WHAT THE TASK ASKS: In the records below, change every occurrence of "decorative planter pot" to "ceramic flower pot" and leave all other text untouched.

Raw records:
= = = =

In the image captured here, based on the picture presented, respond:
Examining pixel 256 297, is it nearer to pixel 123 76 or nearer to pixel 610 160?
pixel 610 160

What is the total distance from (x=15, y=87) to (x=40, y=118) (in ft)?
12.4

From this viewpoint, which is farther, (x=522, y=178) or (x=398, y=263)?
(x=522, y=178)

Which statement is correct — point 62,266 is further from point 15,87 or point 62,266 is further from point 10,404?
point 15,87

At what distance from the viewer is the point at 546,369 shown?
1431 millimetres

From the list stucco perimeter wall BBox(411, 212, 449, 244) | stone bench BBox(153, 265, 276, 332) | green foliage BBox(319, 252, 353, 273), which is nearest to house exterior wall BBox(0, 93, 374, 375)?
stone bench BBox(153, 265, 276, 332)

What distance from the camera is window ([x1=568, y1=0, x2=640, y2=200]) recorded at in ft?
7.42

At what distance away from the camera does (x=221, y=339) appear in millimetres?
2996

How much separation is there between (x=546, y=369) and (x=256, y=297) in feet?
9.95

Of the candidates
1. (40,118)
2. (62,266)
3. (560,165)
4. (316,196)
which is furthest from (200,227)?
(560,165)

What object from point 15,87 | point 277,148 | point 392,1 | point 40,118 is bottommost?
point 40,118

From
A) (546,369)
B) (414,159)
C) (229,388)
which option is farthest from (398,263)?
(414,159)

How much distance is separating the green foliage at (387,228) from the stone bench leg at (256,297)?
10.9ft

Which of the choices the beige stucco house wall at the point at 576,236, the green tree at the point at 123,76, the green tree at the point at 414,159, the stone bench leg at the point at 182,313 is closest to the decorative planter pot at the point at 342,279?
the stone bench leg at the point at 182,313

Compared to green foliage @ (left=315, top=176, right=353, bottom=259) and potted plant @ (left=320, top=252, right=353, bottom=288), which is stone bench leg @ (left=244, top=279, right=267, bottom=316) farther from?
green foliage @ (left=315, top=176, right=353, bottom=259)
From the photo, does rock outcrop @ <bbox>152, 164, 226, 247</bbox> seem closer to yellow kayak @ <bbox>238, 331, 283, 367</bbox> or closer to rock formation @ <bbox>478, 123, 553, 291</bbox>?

= = = =

RESULT:
In the image captured here, based on the picture presented, respond:
Examining pixel 256 297, is it nearer to pixel 123 76 or nearer to pixel 610 160?
pixel 610 160

What is the total distance from (x=15, y=87) to (x=40, y=118) (in ft)?
12.4

From this viewpoint, which is farther, (x=522, y=178) or (x=398, y=263)?
(x=522, y=178)

Which statement is correct — point 62,266 is further from point 15,87 or point 62,266 is further from point 10,404?
point 15,87

At what distance from the viewer is the point at 546,369 shown?
1431 millimetres

From the list stucco perimeter wall BBox(411, 212, 449, 244) | stone bench BBox(153, 265, 276, 332) | green foliage BBox(319, 252, 353, 273), which is nearest to house exterior wall BBox(0, 93, 374, 375)?
stone bench BBox(153, 265, 276, 332)

What distance from the camera is window ([x1=568, y1=0, x2=640, y2=200]) recorded at in ft?
7.42

At what distance away from the camera does (x=221, y=339) appear in millimetres?
2996

How much separation is there between (x=546, y=369) and (x=256, y=297) in feet?
9.95

Of the candidates
1. (40,118)
2. (62,266)
3. (560,165)
4. (316,196)
which is furthest from (200,227)?
(560,165)

What object from point 15,87 | point 277,148 | point 392,1 | point 40,118 is bottommost?
point 40,118

From
A) (546,369)
B) (414,159)
C) (229,388)
which option is farthest from (398,263)?
(414,159)

How much distance is separating the green foliage at (387,228) from the stone bench leg at (256,297)?
10.9ft

Which of the choices the beige stucco house wall at the point at 576,236, the green tree at the point at 123,76, the green tree at the point at 414,159, the stone bench leg at the point at 182,313 is closest to the ceramic flower pot at the point at 342,279?
the stone bench leg at the point at 182,313

Compared to green foliage @ (left=315, top=176, right=353, bottom=259) and potted plant @ (left=320, top=252, right=353, bottom=288), which is stone bench leg @ (left=244, top=279, right=267, bottom=316) farther from?
green foliage @ (left=315, top=176, right=353, bottom=259)
From the photo, does rock outcrop @ <bbox>152, 164, 226, 247</bbox> seem closer to yellow kayak @ <bbox>238, 331, 283, 367</bbox> or closer to rock formation @ <bbox>478, 123, 553, 291</bbox>?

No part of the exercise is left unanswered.